--- start ---

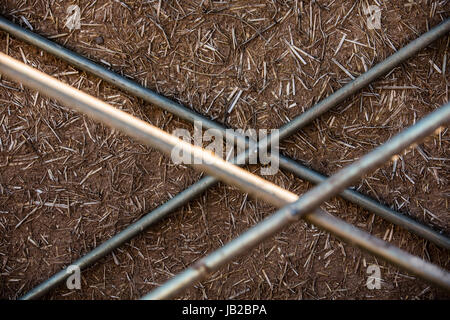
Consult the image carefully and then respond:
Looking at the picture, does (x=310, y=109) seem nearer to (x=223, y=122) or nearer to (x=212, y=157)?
(x=223, y=122)

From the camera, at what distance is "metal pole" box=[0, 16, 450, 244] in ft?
6.31

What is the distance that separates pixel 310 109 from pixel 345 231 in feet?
2.83

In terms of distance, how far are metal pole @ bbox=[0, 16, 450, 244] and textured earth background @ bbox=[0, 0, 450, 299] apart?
0.07 metres

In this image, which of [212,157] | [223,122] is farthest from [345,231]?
[223,122]

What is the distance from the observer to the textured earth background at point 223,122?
6.58ft

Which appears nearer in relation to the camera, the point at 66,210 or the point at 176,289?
the point at 176,289

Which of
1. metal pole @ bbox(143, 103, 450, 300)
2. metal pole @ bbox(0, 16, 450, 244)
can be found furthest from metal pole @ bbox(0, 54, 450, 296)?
metal pole @ bbox(0, 16, 450, 244)

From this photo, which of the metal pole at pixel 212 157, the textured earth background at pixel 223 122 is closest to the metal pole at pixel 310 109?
the textured earth background at pixel 223 122

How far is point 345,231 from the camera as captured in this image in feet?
4.09

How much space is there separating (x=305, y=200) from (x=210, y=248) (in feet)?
3.16

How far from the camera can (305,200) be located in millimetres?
1233

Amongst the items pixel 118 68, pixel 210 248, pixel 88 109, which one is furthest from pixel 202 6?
pixel 210 248

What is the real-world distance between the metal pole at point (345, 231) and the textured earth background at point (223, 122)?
798mm
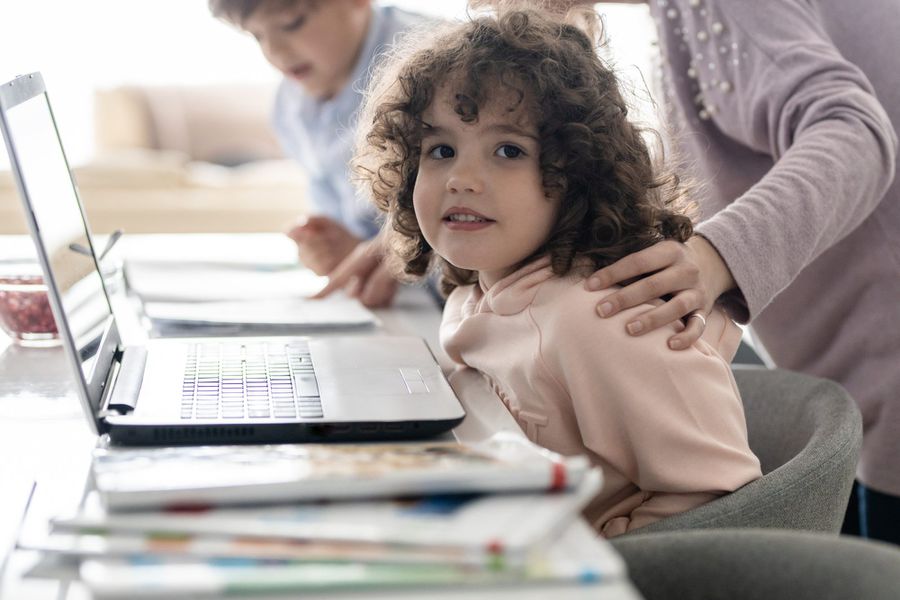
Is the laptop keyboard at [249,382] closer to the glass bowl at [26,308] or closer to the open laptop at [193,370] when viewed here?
the open laptop at [193,370]

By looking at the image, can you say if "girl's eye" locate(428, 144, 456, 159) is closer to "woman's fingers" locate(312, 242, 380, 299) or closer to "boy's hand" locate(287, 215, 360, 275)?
"woman's fingers" locate(312, 242, 380, 299)

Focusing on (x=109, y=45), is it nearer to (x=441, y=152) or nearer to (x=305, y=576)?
(x=441, y=152)

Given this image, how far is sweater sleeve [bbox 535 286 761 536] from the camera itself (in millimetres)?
914

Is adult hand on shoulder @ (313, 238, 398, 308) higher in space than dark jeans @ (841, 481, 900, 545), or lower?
higher

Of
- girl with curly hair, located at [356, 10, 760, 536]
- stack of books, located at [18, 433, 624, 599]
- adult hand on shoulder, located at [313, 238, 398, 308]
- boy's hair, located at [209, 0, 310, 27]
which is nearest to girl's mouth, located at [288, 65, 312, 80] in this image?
boy's hair, located at [209, 0, 310, 27]

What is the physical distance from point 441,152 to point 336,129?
874 mm

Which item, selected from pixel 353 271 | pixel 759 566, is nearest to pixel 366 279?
pixel 353 271

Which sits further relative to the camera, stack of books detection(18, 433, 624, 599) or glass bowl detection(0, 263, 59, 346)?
glass bowl detection(0, 263, 59, 346)

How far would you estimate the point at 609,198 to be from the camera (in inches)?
42.3

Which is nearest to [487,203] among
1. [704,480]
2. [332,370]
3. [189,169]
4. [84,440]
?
[332,370]

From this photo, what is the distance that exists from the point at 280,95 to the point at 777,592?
5.63 feet

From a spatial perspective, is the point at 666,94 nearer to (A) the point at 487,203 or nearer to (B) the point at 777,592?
(A) the point at 487,203

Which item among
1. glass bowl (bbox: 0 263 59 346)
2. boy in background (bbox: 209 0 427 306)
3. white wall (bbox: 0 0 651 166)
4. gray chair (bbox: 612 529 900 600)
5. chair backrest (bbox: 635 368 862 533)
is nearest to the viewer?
gray chair (bbox: 612 529 900 600)

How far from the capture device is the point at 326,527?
2.03 ft
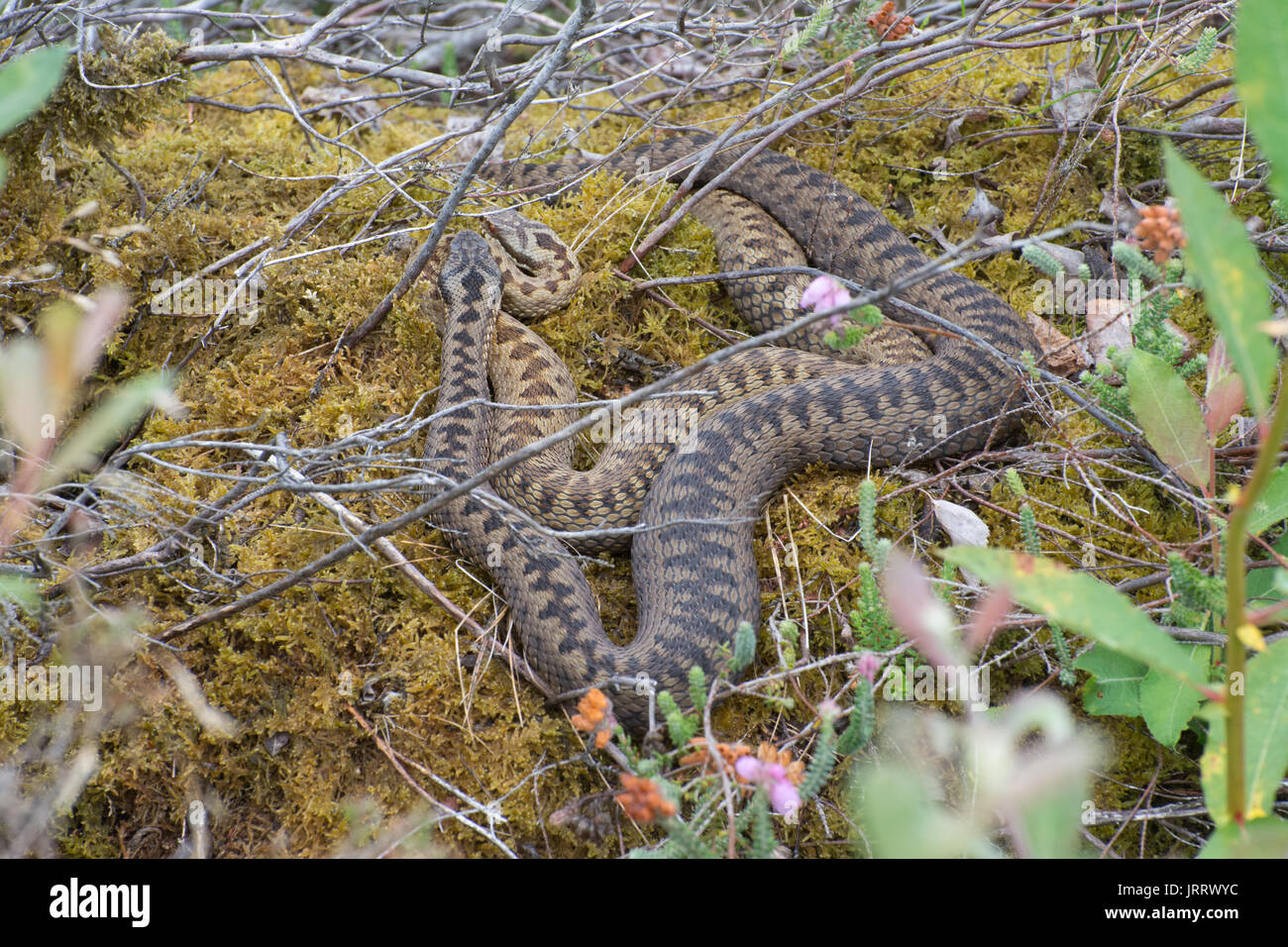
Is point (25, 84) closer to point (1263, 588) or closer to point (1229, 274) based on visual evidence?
point (1229, 274)

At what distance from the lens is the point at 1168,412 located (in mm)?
2994

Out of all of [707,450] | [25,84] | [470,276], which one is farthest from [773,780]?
[470,276]

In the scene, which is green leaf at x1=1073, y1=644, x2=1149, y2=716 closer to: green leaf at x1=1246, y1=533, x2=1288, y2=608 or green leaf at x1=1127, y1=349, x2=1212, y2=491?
green leaf at x1=1246, y1=533, x2=1288, y2=608

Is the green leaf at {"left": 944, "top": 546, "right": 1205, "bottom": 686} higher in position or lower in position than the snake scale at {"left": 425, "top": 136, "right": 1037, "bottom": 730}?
lower

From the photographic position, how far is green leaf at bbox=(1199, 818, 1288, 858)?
4.82 ft

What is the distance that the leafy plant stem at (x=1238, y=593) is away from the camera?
4.40ft

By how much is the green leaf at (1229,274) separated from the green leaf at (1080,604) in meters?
0.43

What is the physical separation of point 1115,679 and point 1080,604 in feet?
6.01

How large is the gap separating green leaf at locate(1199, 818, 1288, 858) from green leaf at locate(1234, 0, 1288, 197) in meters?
1.11

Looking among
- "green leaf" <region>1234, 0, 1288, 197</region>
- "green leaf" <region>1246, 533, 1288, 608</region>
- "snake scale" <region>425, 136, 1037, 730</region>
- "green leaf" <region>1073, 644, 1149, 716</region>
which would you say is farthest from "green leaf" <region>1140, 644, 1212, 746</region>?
"green leaf" <region>1234, 0, 1288, 197</region>

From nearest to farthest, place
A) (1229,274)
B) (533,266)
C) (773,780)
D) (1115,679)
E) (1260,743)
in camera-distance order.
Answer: (1229,274), (1260,743), (773,780), (1115,679), (533,266)

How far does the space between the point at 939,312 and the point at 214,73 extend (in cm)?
599

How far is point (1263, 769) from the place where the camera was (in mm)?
1857

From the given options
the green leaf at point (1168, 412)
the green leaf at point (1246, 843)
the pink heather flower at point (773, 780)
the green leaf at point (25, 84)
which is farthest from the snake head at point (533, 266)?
the green leaf at point (1246, 843)
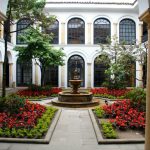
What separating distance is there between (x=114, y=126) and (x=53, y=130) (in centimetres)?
204

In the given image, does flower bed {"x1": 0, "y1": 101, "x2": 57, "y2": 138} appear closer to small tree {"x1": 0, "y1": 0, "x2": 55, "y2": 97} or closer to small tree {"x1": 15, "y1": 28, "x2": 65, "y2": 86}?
small tree {"x1": 0, "y1": 0, "x2": 55, "y2": 97}

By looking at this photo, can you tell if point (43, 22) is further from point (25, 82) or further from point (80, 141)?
point (25, 82)

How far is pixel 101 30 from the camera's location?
30.2m

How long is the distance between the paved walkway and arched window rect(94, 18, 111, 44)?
19.2m

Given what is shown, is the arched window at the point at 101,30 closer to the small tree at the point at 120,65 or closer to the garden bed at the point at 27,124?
the small tree at the point at 120,65

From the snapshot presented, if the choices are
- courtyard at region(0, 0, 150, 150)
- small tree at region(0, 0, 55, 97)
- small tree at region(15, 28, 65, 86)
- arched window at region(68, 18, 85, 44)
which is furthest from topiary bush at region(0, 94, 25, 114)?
arched window at region(68, 18, 85, 44)

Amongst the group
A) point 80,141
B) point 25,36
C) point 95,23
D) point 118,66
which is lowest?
point 80,141

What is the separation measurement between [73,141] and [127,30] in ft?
75.7

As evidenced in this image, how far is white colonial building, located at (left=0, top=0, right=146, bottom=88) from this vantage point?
2975 centimetres

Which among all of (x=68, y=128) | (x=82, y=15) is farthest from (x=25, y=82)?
(x=68, y=128)

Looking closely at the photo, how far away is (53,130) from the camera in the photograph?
9.80 m

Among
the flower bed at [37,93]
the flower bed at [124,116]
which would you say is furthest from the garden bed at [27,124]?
the flower bed at [37,93]

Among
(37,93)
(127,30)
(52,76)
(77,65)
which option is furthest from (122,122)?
(127,30)

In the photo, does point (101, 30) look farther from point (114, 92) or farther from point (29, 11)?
point (29, 11)
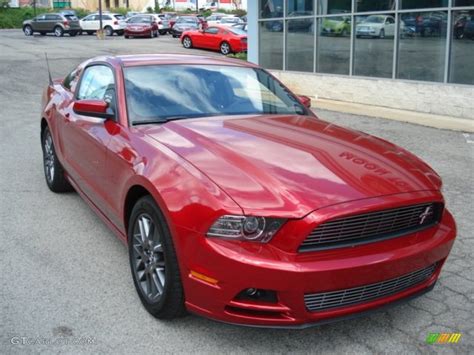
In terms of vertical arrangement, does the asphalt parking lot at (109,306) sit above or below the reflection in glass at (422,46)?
below

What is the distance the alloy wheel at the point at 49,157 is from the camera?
20.3 feet

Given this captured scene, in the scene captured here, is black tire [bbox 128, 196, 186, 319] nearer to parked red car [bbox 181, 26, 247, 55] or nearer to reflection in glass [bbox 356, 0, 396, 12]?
reflection in glass [bbox 356, 0, 396, 12]

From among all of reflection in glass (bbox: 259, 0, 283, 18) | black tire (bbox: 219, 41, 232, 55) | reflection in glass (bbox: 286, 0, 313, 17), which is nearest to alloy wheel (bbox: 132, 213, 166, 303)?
reflection in glass (bbox: 286, 0, 313, 17)

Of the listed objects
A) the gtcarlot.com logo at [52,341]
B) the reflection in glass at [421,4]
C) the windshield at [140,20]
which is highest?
the windshield at [140,20]

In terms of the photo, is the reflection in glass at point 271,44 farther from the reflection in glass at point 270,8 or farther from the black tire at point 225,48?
the black tire at point 225,48

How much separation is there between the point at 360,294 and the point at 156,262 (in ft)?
4.00

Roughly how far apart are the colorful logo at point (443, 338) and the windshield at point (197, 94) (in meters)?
2.16

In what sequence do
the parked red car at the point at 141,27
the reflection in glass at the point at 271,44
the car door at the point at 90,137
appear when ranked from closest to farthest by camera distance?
the car door at the point at 90,137, the reflection in glass at the point at 271,44, the parked red car at the point at 141,27

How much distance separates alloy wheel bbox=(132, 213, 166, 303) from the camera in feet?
11.1

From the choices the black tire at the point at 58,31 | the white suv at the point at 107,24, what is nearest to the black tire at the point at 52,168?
the white suv at the point at 107,24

--- end ---

Aim: Rewrite the lines from the one containing "Of the listed objects" through the end of the listing, inclusive, changing "camera" to "viewer" and leaving everything else as it is.

Solution below:
Of the listed objects
A) the gtcarlot.com logo at [52,341]
B) the reflection in glass at [421,4]
C) the windshield at [140,20]
which is highest?
the windshield at [140,20]

In terms of the photo, is the reflection in glass at point 271,44 farther from the reflection in glass at point 270,8 or farther from the black tire at point 225,48?
the black tire at point 225,48

How much separation is there between the point at 360,294 and the point at 156,262 (in ft)?
4.00

Roughly how far apart are the colorful logo at point (443, 338) and the windshield at point (197, 94) (in meters)?
2.16

In what sequence do
the parked red car at the point at 141,27
the reflection in glass at the point at 271,44
the car door at the point at 90,137
appear when ranked from closest to farthest by viewer distance?
the car door at the point at 90,137, the reflection in glass at the point at 271,44, the parked red car at the point at 141,27

How much distance separates alloy wheel bbox=(132, 213, 166, 303) from the viewer in feet?
11.1

From the choices the black tire at the point at 58,31 | the white suv at the point at 107,24, what is nearest to the black tire at the point at 52,168?
the white suv at the point at 107,24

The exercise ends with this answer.